6.32. Library Management

This section describes the library management functions of the CUDA runtime application programming interface.


__host__cudaError_t cudaKernelSetAttributeForDevice ( cudaKernel_t kernel, cudaFuncAttribute attr, int  value, int  device )
Sets information about a kernel.
__host__cudaError_t cudaLibraryEnumerateKernels ( cudaKernel_t* kernels, unsigned int  numKernels, cudaLibrary_t lib )
Retrieve the kernel handles within a library.
__host__cudaError_t cudaLibraryGetGlobal ( void** dptr, size_t* bytes, cudaLibrary_t library, const char* name )
Returns a global device pointer.
__host__cudaError_t cudaLibraryGetKernel ( cudaKernel_t* pKernel, cudaLibrary_t library, const char* name )
Returns a kernel handle.
__host__cudaError_t cudaLibraryGetKernelCount ( unsigned int* count, cudaLibrary_t lib )
Returns the number of kernels within a library.
__host__cudaError_t cudaLibraryGetManaged ( void** dptr, size_t* bytes, cudaLibrary_t library, const char* name )
Returns a pointer to managed memory.
__host__cudaError_t cudaLibraryGetUnifiedFunction ( void** fptr, cudaLibrary_t library, const char* symbol )
Returns a pointer to a unified function.
__host__cudaError_t cudaLibraryLoadData ( cudaLibrary_t* library, const void* code, cudaJitOption ** jitOptions, void** jitOptionsValues, unsigned int  numJitOptions, cudaLibraryOption ** libraryOptions, void** libraryOptionValues, unsigned int  numLibraryOptions )
Load a library with specified code and options.
__host__cudaError_t cudaLibraryLoadFromFile ( cudaLibrary_t* library, const char* fileName, cudaJitOption ** jitOptions, void** jitOptionsValues, unsigned int  numJitOptions, cudaLibraryOption ** libraryOptions, void** libraryOptionValues, unsigned int  numLibraryOptions )
Load a library with specified file and options.
__host__cudaError_t cudaLibraryUnload ( cudaLibrary_t library )
Unloads a library.


__host__cudaError_t cudaKernelSetAttributeForDevice ( cudaKernel_t kernel, cudaFuncAttribute attr, int  value, int  device )
Sets information about a kernel.
- Kernel to set attribute of
- Attribute requested
- Value to set
- Device to set attribute of

This call sets the value of a specified attribute attr on the kernel kernel for the requested device device to an integer value specified by value. This function returns cudaSuccess if the new value of the attribute could be successfully set. If the set fails, this call will return an error. Not all attributes can have values set. Attempting to set a value on a read-only attribute will result in an error (cudaErrorInvalidValue)

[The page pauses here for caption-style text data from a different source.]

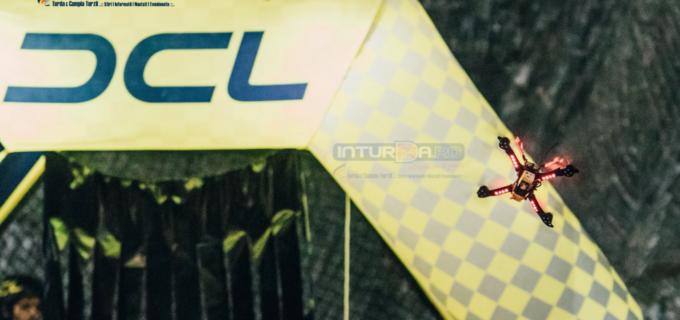 VIDEO/Foto: Cei mai buni piloți din lume au făcut spectacol total la Salina Turda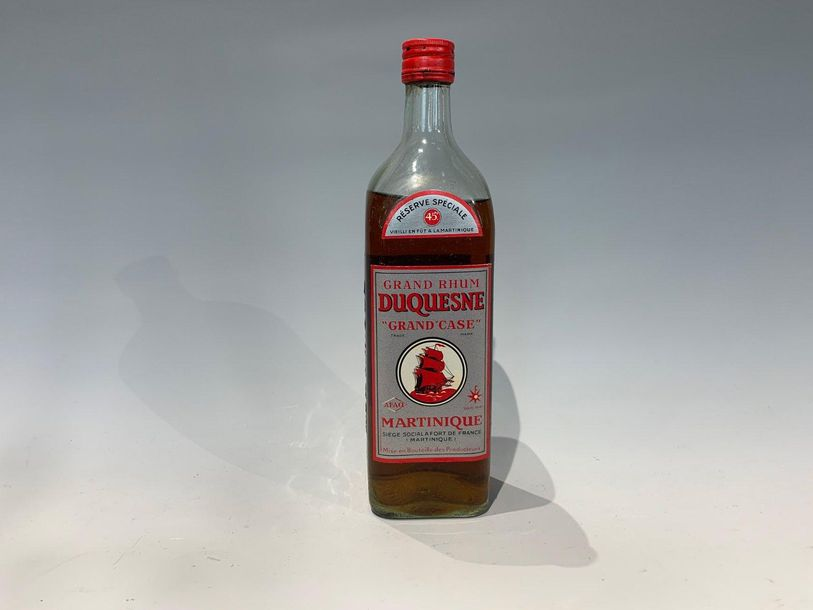 1 Bouteille Grand Rhum Duquesne Grand Case vers 1960 Fort de France. NB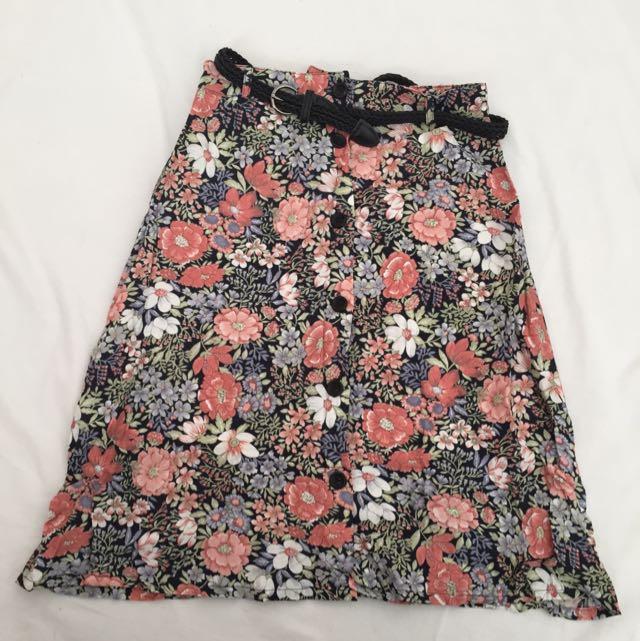 Dotti Middy Floral Skirt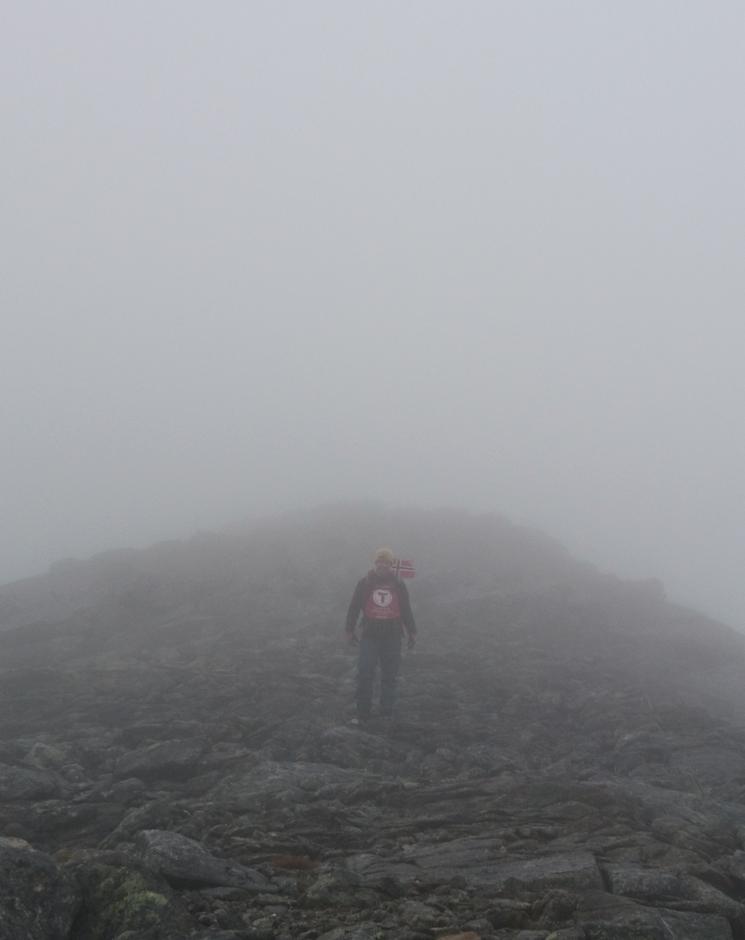 Toppmannskapet på Sandvasstinden måtte snu og komme ned igjen...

Note that attributes set using cudaFuncSetAttribute() will override the attribute set by this API irrespective of whether the call to cudaFuncSetAttribute() is made before or after this API call. Because of this and the stricter locking requirements mentioned below it is suggested that this call be used during the initialization path and not on each thread accessing kernel such as on kernel launches or on the critical path.

Valid values for attr are:

  • cudaFuncAttributeMaxDynamicSharedMemorySize - The requested maximum size in bytes of dynamically-allocated shared memory. The sum of this value and the function attribute sharedSizeBytes cannot exceed the device attribute cudaDevAttrMaxSharedMemoryPerBlockOptin. The maximal size of requestable dynamic shared memory may differ by GPU architecture.

  • cudaFuncAttributePreferredSharedMemoryCarveout - On devices where the L1 cache and shared memory use the same hardware resources, this sets the shared memory carveout preference, in percent of the total shared memory. See cudaDevAttrMaxSharedMemoryPerMultiprocessor. This is only a hint, and the driver can choose a different ratio if required to execute the function.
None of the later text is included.